By April 1685 Adams had enlisted the financial backing of several hundred subscribers and "made considerable progress", but needed yet more funds, to which end James II proclaimed his support for "the speedy completing of so good and useful a work". Following a bout of illness, in late April 1687 Adams asked to be excused from his duties at the Inner Temple and gave up his rooms there, perhaps to devote all of his energies to his survey.

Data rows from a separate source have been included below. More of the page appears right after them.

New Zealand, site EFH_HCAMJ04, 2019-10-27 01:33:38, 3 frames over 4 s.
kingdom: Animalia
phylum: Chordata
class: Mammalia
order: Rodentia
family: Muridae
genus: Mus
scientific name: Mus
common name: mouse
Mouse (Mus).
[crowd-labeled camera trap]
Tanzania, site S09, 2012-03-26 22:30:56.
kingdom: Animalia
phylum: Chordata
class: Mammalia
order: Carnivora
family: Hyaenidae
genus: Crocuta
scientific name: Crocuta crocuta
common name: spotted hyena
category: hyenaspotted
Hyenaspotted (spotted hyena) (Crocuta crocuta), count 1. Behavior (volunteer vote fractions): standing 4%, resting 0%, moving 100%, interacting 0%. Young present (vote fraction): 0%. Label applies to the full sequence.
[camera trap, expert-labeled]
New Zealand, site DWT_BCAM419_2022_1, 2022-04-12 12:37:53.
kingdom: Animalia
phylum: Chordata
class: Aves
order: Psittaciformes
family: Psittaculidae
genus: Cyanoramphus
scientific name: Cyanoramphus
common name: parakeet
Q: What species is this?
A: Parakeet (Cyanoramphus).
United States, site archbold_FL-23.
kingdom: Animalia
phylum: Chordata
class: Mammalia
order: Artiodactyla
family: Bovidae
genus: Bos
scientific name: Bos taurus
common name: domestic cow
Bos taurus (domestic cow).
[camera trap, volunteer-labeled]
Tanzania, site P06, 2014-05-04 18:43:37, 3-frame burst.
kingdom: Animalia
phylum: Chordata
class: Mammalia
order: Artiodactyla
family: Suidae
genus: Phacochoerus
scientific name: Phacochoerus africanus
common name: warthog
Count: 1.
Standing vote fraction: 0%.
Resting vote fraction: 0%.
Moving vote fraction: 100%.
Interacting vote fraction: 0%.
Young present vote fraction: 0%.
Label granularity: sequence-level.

Evidently struggling to complete his survey and worried by ill-health, in a letter to Archbishop Sancroft in June 1688 Adams wrote that "if I live I resolve ... to do the utmost that lyes in my power for the satisfaction of yor Lordship and the rest of my Encouragers".

==Marriage and children==
Adams married Jane Wrottesley (d. bef. 15 Aug 1684), daughter of Sir Walter Wrottesley of Wrottesley, first baronet (d.1659). Their children were:

- Wrottesley Adams (bap. 1666 – d. 1685)
- Thomas Adams (bap. 1669)
- Mary Adams (bap. 1671)
- William Adams (bap. 1672 – d. 1714). Rector of Staunton-upon-Wye, Herefordshire, from 26 Jul 1712; a highly esteemed preacher; published an edition of Cornelius Nepos, 1697; fifteen of his sermons before the University of Oxford were published by Henry Sacheverell in 1716.
- John Adams (bap. 1674)
- Susanna Adams

William, John, and Susanna were all still living in 1687.

==Death and legacy==
Gregory King recorded that Adams died in 1690 "a Souldier in Ireland", (Note: For context see Battle of the Boyne: Adams' political allegiances are not known, but no likely commission for William III's forces has been identified.) "before he had perfected any thing" of his survey, but William Gilpin suggested in 1694 that "Mr Adams' papers (wch I believ may be retrieved) would improve many of ye Maps". Indeed, it seems quite possible that Adams' papers had already been acquired by Robert Morden, an engraver who, like King, had been an agent for the sale of Adams's original map in 1677. In 1695, without commissioning or undertaking any surveying work himself, Morden published a complete set of English county maps, which ongoing research may show to have benefitted from Adams' work: curiously, his Shropshire map is especially highly detailed.

==Bibliography==
Adams, John. Index Villaris, or, an Alphabetical Table of All the Cities, Market-Towns, Parishes, Villages, and Private Seats in England and Wales. Printed by A. Godbid and J. Playford for the Author, 1680.